Emniyet ve savcılık ifademde, otoriteler bana evimde buldukları kitapları (aralarında benim yazdığımı düşündükleri Kürt siyasetiyle ilgili olan bir kitap da vardı), Friedrich Ebert Vakfı’yla (İstanbul’da ofisi bulunan sosyal demokrat bir savunucu örgütü, lakin onlarla hiçbir bağım yok) sözde ilişkimi ve Jacobin için yazdığım makaleyi sordular (Erdoğan’ı aşağıladığını söylüyorlardı). Beni resmen suçlamayı reddedip belirsiz terör suçlamalarıyla tutukladılar.
Benim davam ve benimki gibi diğer davalar, Suudi Arabistan’ın İstanbul’da gazeteci Cemal Kaşıkçı’yı öldürmesinden sonra çizilmeye çalışılan imajda olduğu gibi Erdoğan’ın basın özgürlüğü ve insan haklarına inandığı fikrini yalanlıyor. Tutuklanmam, son birkaç yılda kayıt altına aldığım ve karşı çıktığım otoriteryenliğin bir ispatı.
Kürtlerin haklarını savunanlar özellikle daha ağır bir baskıyla karşı karşıya. Halkların Demokratik Partisi’nin eski eşbaşkanı Selahattin Demirtaş 2016’dan beri tutuklu, Haziran ayında tutulduğu cezaevinden cumhurbaşkanlığına aday oldu. Partinin başka liderleri de cezaevinde. Örneğin HDP Milletvekili İdris Baluken “terör propagandası” gerekçesiyle 9 yıl hapis cezası aldı.
Gazeteciler de bu terörle mücadele bahanesinin ağına kapılıyor. Geçen Aralık’ta Gazetecileri Koruma Komitesi (CPJ) “geçen yıl olduğu gibi bu yıl da CPJ’in mesleki faaliyetlerinden ötürü tutuklu olduğunu tespit ettiği her gazeteci devlete karşı suçlar kapsamında soruşturma altında ya da bu iddialarla suçlanıyor” diye yazdı.

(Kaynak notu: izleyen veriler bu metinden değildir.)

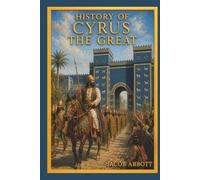 History of Cyrus the Great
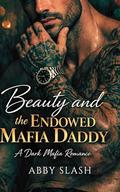 Beauty And The Endowed Mafia Daddy (Dark Mafia Silver Fox Daddies Everywhere #6) by Abby Slash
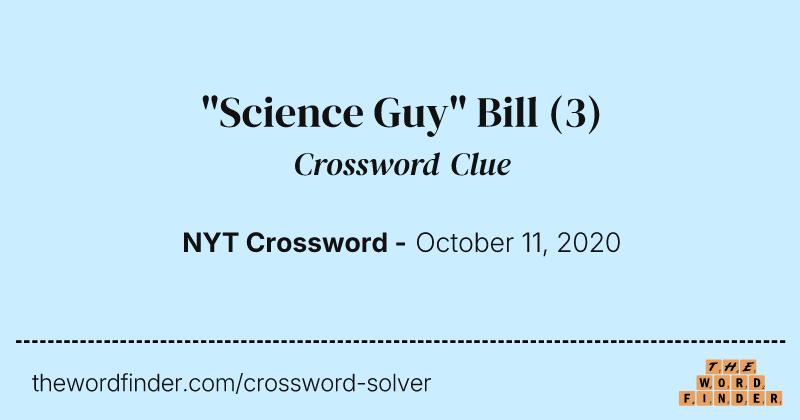 "Science Guy" Bill crossword clue image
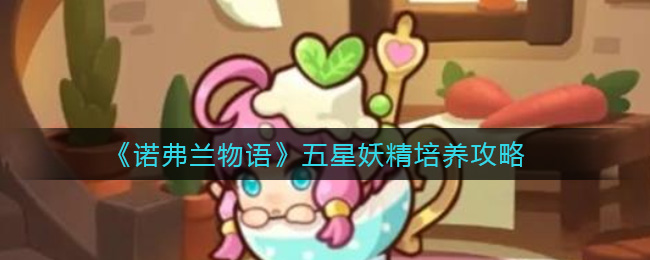 诺弗兰物语五星妖精怎么培养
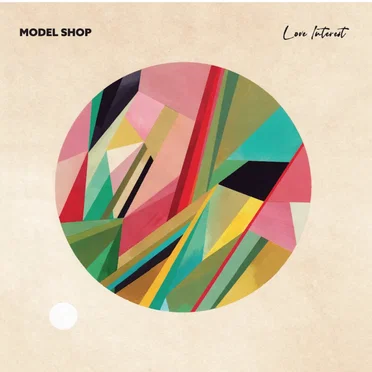 Love Interest by Model Shop - album cover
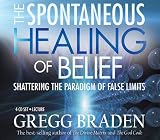 [Book] The Spontaneous Healing of Belief: Shattering the Paradigm of False Limits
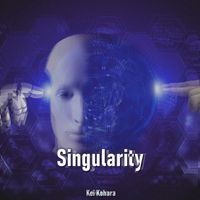 Kei Kohara - Singularity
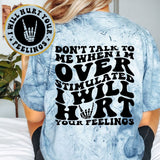 I Will Hurt Your Feelings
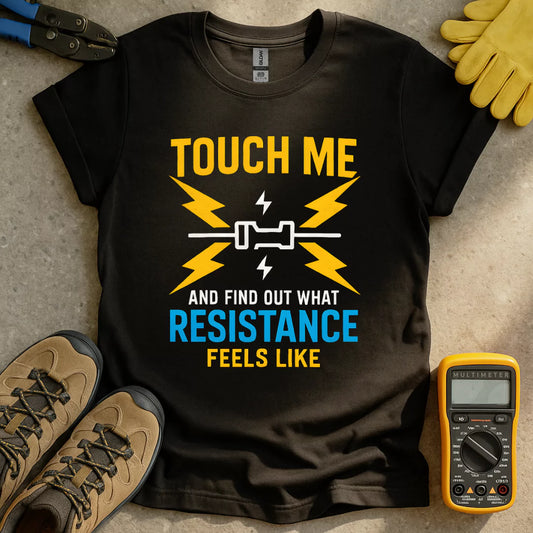 Touch Me Find Out T-shirt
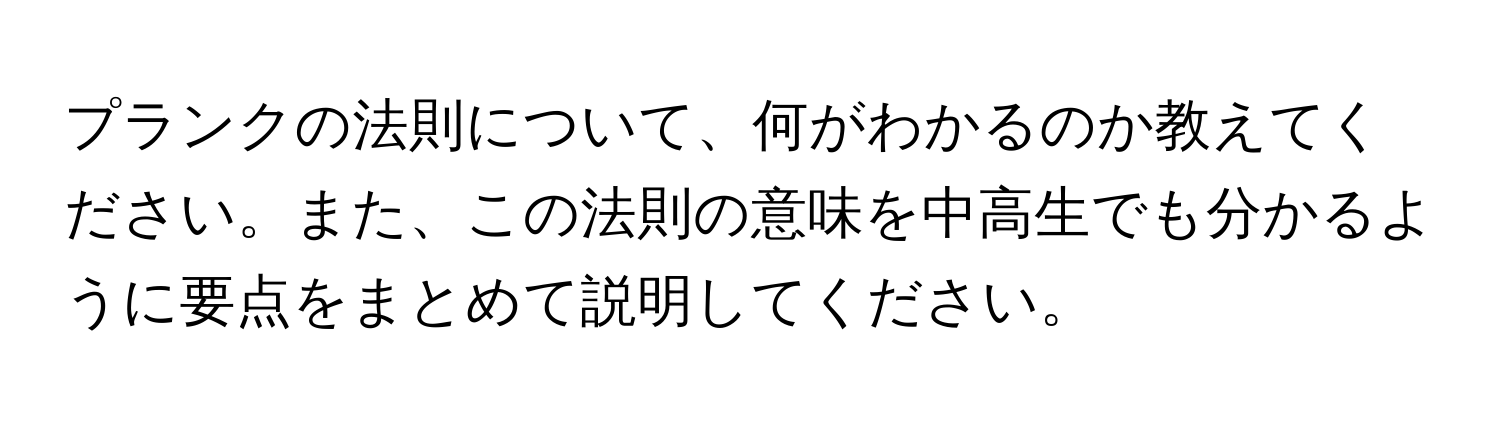 プランクの法則について、何がわかるのか教えてください。また、この法則の意味を中高生でも分かるように要点をまとめて説明してください。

Bu baskının yanı sıra “Gülenci” olduğu iddia edilenlere yönelik tasfiye devam ediyor. Tutuklu bulunduğum yüksek güvenlikli cezaevinde birçok mahpus hükümetin tabiriyle “F... ” üyesi olmakla suçlanıyor. Bugünlerde hükümetin sevmediği herhangi biri Gülenci olmakla suçlanabilir. Buradaki iki düzine asker ve birkaç öğretmenin deneyimleri de benimki gibi. Gözaltına alınma sürecinden iddianame olmaksızın tutuklanmaya, yargılamaya kadar tüm süreç insan haklarını ihlal ediyor.
Böylesi kasti baskılar, öfke ve umutsuzluktan başka bir şey üretmiyor. Türkiye’nin mevcut “terör” anlayışı gelecek yıllarda rejime karşı daha fazla düşmanlık üretecek.
Terörle mücadele polislerinin kapımı çaldığı o Eylül sabahı, benim için Ankara’ya karşı tüm demokratik muhalefeti susturma sürecinin bir parçasıydı.
İddianame bir gün hazırlanacak ama ne zaman kim bilir.
Şimdi kaldığım hücre oldukça pis. Yerdeki sıva dökülüyor, demirler paslı. Çeşme suyu kötü kokuyor. Isıtma çalışmıyor ve yetkililer ziyaretleri zorlaştırıyor. Bizse zamanımızı yabancı diller öğrenip, egzersiz yapıp okumakla geçiriyoruz. Günlerim hücre arkadaşlarımla konuşup Türkiye solu ve faşizm hakkında okuyarak geçiyor.
İfadem sırasında polis, tüm katmanları sıyırıp gizli bir çeşit kötülük bulmak için kim olduğumu “çözmeye” çalıştı. Ama çözülecek hiçbir şey yok. Ben sosyalist ve yazarım. Demokratik bir cumhuriyeti savunuyor, demokratik mücadeleleri destekliyorum. Yaptığım her şeyin arkasındayım.